TASK INSTRUCTIONS: Copy out each line of the data holding "Toffoli".

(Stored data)
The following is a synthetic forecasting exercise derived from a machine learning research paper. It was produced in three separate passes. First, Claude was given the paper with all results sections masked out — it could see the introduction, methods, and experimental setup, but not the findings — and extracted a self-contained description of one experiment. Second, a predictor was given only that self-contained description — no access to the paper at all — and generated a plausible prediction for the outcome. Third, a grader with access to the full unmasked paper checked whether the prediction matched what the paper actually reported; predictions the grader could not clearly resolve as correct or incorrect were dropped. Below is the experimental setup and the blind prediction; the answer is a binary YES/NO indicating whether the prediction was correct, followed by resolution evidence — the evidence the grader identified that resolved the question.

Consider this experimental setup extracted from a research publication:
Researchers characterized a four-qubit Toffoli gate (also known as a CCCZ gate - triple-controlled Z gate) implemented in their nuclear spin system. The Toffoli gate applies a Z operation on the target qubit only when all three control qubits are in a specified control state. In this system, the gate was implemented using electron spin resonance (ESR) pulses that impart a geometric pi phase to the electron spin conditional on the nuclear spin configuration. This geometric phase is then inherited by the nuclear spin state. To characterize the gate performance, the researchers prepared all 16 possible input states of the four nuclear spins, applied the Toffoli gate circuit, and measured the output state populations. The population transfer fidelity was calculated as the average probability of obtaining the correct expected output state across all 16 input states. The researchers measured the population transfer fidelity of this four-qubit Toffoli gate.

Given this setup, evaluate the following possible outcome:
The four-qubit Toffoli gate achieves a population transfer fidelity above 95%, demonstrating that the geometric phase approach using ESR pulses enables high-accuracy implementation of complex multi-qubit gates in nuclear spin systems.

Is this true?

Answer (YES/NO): YES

SOLUTION FOR THIS TASK:
Researchers characterized a four-qubit Toffoli gate (also known as a CCCZ gate - triple-controlled Z gate) implemented in their nuclear spin system. The Toffoli gate applies a Z operation on the target qubit only when all three control qubits are in a specified control state. In this system, the gate was implemented using electron spin resonance (ESR) pulses that impart a geometric pi phase to the electron spin conditional on the nuclear spin configuration. This geometric phase is then inherited by the nuclear spin state. To characterize the gate performance, the researchers prepared all 16 possible input states of the four nuclear spins, applied the Toffoli gate circuit, and measured the output state populations. The population transfer fidelity was calculated as the average probability of obtaining the correct expected output state across all 16 input states. The researchers measured the population transfer fidelity of this four-qubit Toffoli gate.
The four-qubit Toffoli gate achieves a population transfer fidelity above 95%, demonstrating that the geometric phase approach using ESR pulses enables high-accuracy implementation of complex multi-qubit gates in nuclear spin systems.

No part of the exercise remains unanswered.